BEGIN Text
Heavily marginal LNP (3% off old boundaries, 6% off the new ones). It's been Labor since the seat was created for all but 7 years. Common wisdom is that it's going to go back to Labor next election, and my plan is to make them sweat.

Chrodyn
Apr 10, 2007

Griffith Nathan campus is uglier than I remember. Just passed a group loudly talking about how privatising education would be a good thing. Any of you study here?

Lid
Feb 18, 2005

And the mercy seat is awaiting,
And I think my head is burning,
And in a way I'm yearning,
To be done with all this measuring of proof.
An eye for an eye
And a tooth for a tooth,
And anyway I told the truth,
And I'm not afraid to die.
Fairfax didn't like to be accused of being malicious, they're going for the throat.

quote:

The federal government is refusing to release more detailed modelling prepared before the budget by Treasury, that shows the likely impact of the proposed measures on different household types.

Documents released under freedom-of-information legislation to Fairfax Media show the government delivered its budget fully aware its spending cuts would hit poorer households much harder than wealthier ones.

But two larger documents were withheld from the FOI request, one of 56 pages and the other of 21 pages. It is understood they show clearly how the less wealthy households would suffer far bigger falls in disposable income than richer ones, especially for families with children aged between six and 16.

A spokeswoman for Treasurer Joe Hockey said the documents would not be released because they were prepared for the cabinet and were therefore protected in the FOI process.

''Every government receives a range of advice and analysis during the budget preparation process,'' the spokeswoman said.

''[And] the Abbott government clearly shows what the welfare changes would mean, with 10 pages of material contained in the budget papers. This is significantly more than has been included in most previous budgets.''

Hockey criticised Fairfax Media's report of the Treasury analysis on Monday, saying the figures did not tell the complete story.

He also denied the data indicated the government knew its budget would hit the poor the hardest. He noted it ''fails to take into account the massive number of concessional payments such as discounted pharmaceuticals, discounted transport, discounted childcare that goes to lower-income households''.

However, all of these payments had been cut in the federal budget in one way or another.

Subsidies to pharmaceuticals have been reduced, federal funding for transport discounts are being withdrawn, and there are tougher conditions to get childcare benefits. All these changes will result in lower-income earners being worse off.
END Text
BEGIN Available data
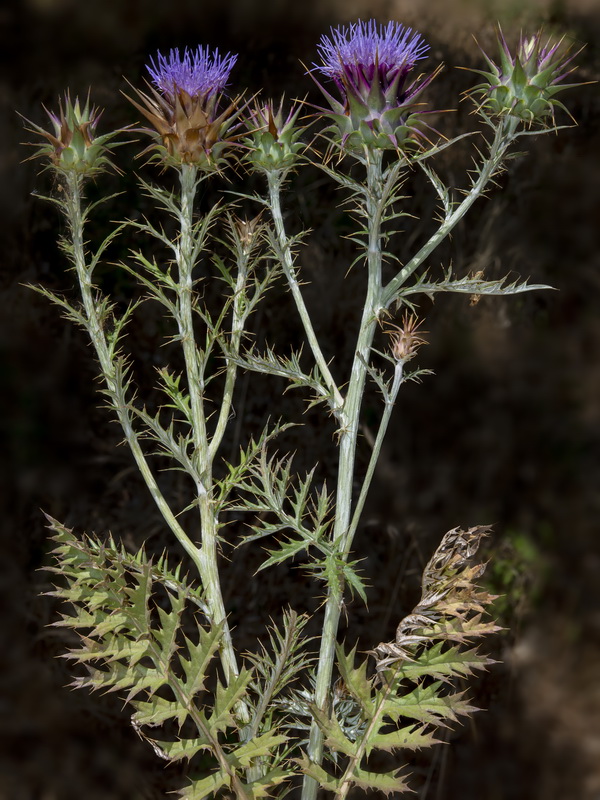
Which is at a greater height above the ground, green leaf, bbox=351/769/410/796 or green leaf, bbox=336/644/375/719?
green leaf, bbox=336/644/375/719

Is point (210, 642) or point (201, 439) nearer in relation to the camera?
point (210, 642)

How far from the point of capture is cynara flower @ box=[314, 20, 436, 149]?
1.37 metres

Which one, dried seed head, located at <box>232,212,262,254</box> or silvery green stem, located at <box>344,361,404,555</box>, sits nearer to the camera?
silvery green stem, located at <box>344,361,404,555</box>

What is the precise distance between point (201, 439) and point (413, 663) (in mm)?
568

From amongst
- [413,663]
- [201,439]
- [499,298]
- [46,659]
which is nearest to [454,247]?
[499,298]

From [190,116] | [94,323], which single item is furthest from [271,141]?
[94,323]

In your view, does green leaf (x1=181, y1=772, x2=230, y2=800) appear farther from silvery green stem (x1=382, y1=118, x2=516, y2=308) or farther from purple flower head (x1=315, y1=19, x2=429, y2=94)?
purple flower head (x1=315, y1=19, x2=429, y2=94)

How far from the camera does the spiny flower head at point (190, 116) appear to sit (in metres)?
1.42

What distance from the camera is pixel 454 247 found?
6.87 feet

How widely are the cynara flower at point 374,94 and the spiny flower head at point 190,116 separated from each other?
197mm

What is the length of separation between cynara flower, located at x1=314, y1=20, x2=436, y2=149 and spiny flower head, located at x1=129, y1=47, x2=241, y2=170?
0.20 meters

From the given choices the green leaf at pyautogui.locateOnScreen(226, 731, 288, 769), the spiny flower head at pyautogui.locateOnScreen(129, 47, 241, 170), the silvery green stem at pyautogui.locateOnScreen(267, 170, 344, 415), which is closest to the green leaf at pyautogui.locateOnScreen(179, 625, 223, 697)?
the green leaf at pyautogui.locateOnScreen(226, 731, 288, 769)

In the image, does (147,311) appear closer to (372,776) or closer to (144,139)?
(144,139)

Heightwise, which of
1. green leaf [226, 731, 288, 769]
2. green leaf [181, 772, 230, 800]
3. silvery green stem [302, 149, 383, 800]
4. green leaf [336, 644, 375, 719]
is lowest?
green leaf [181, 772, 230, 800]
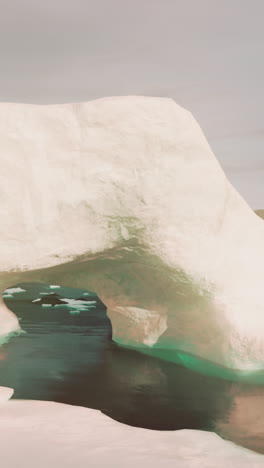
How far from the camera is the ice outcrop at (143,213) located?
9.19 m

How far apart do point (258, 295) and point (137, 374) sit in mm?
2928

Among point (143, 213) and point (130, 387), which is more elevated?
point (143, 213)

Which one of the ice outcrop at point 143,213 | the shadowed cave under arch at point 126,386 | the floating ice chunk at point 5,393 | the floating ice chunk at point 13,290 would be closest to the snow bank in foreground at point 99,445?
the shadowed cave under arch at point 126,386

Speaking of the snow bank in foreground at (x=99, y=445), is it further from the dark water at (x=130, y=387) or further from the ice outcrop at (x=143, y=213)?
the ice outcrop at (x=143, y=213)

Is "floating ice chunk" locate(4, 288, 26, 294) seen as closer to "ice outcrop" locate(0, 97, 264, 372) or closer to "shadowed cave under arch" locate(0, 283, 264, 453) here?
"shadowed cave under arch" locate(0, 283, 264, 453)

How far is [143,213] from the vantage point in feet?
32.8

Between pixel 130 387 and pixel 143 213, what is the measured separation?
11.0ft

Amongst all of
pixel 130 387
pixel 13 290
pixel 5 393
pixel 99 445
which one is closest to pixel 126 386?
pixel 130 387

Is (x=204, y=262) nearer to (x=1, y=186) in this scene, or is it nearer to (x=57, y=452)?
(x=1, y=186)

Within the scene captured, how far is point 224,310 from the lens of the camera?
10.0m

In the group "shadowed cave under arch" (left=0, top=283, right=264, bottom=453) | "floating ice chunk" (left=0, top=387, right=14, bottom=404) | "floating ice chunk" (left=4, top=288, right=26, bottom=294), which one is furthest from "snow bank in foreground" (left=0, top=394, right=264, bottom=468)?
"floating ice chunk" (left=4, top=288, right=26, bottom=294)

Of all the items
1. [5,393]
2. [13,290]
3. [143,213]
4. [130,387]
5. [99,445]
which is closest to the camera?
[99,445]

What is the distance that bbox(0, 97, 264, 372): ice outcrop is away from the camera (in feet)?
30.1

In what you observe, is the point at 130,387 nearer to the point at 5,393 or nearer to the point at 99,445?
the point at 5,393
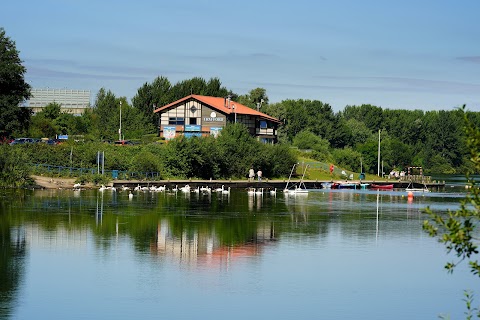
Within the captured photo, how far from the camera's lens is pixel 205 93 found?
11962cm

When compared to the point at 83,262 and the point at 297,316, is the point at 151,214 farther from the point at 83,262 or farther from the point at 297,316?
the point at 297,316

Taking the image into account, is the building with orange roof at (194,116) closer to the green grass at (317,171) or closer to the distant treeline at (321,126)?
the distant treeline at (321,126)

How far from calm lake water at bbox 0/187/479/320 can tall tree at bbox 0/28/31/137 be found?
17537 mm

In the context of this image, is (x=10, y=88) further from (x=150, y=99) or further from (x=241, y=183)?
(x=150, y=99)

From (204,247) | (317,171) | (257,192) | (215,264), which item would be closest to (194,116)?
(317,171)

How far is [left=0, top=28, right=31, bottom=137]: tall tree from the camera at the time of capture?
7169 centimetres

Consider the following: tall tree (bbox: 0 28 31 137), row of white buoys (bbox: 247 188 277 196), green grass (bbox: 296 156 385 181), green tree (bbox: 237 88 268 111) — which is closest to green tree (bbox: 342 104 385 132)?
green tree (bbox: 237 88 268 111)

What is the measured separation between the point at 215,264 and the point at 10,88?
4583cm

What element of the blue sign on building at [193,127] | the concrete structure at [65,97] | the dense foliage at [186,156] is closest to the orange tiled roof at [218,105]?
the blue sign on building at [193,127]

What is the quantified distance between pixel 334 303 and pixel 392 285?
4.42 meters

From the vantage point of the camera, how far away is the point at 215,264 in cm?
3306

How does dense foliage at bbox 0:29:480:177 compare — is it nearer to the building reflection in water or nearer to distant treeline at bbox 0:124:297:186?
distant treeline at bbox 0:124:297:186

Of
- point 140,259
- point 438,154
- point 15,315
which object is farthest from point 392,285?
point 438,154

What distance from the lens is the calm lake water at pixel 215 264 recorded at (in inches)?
END Available data
Activities |
(A) Copy the passage of the forum thread that opens with the words containing "Documents released under" and closes with "than wealthier ones.".
(B) In the forum thread, how many pages long were the two documents withheld from the FOI request?
(C) Resume the forum thread from its last sentence.

Answers |
(A)
Documents released under freedom-of-information legislation to Fairfax Media show the government delivered its budget fully aware its spending cuts would hit poorer households much harder than wealthier ones.

(B) One was 56 pages and the other was 21 pages.

(C)
But shadow treasurer Chris Bowen slammed Mr Hockey on Monday for attacking the media for ''daring'' to report on the data, saying the Treasurer ought to be ''acknowledging [the] Treasury figures show the fundamental unfairness of the budget.''

''These are Treasury figures. These aren't Sydney Morning Herald's figures, not the Labor Party's figures - these are Treasury figures, which have been released under FOI,'' Mr Bowen told ABC Radio.

A former Treasury official, who did not wish to be named, said he had ''no reason to expect Treasury's figures are wrong''. ''And I have no reason to expect these figures will go away, either,'' he said.

Stephen Koukoulas from Market Economics said the government would have known that its budget was going to hit lower-income households hardest.

''The way that all these policies are actually costed and analysed, there is almost always an income distribution effect, particularly on these sorts of policies when its obvious there's going to be some sort of impact,'' he said.

Read more: http://www.smh.com.au/federal-politics/political-news/government-holding-back-on-documents-20140804-3d4k5.html#ixzz39TQMn6RW

Lid fucked around with this message at 01:43 on Aug 5, 2014

Gough Suppressant
Nov 14, 2008

I would honestly rather stab myself in the eye with hot pokers than read a multi-page article about sydney university student politics.

Ol Sweepy
Nov 28, 2005

Safety First

Chrodyn posted:

Griffith Nathan campus is uglier than I remember. Just passed a group loudly talking about how privatising education would be a good thing. Any of you study here?

Having lived and studied at Nathan in the past I can confirm that the majority of people who I had the misfortune of encountering in student politics were a special breed of dickhead and would accost you when you were studying to try and milk a vote out of you without actually providing any information on who they about what they stood for.

One genius campaign sales pitch I came across was "Just sign here and I will leave you alone to study"

Cartoon
Jun 20, 2008

poop

The Murray News posted:

5 Aug 2014 The Australian AMOS AIKMAN NORTHERN CORRESPONDENT

ALP attacks News over stance on recognition

ABORIGINAL leaders have described as disgraceful, divisive and ignorant an attack by Labor’s indigenous affairs spokesman, Shayne Neumann, about coverage of reconciliation in The Australian and other newspapers owned by Rupert Murdoch. Mr Neumann, in remarks at the Garma festival yesterday, sought to link concentrated media ownership and past election coverage to the campaign against the Recognise movement for constitutional acknowledgment for Aboriginal Australians.

Aboriginal leaders moved to distance themselves from the comments and Labor leader Bill Shorten declined to back his indigenous affairs spokesman, who appeared ignorant about The Australian’s support for Recognise or diverse public debate on indigenous affairs. Mr Neumann accused The Australian and other papers in the Murdoch stable of running against the movement for constitutional recognition.

“You can see it already coming through with comments made by certain conservative federalist jurists as well as lawyers as well as those people who are running — and you can see it now in the media, and News Limited, for example, is giving voice to that already,” he said. “Aboriginal and Torres Strait Islander affairs should not be what the opinion pieces are written in The Australian newspaper. I mean, Aboriginal and Torres Strait Islander affairs should have a, eh, have a multitude of voices.”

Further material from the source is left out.